Aim of the task: Copy out every line of the records below word for word, leaving out the pictures.

* * * * * * * * *

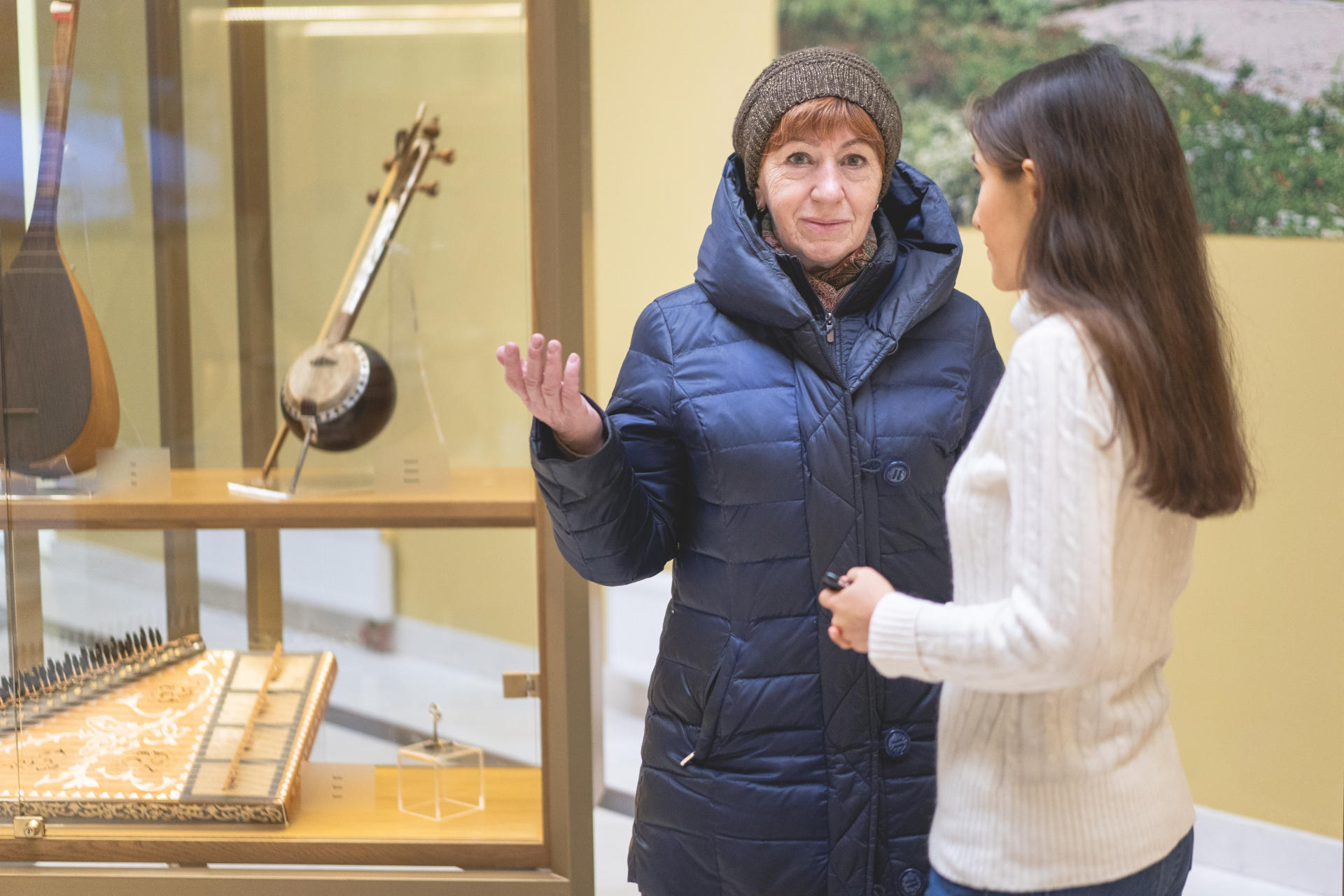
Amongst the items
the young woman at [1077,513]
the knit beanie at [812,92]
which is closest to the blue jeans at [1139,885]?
the young woman at [1077,513]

* * * * * * * * *

Result for this task:
Amongst the items
the young woman at [1077,513]
the knit beanie at [812,92]
which is closest to the blue jeans at [1139,885]?
the young woman at [1077,513]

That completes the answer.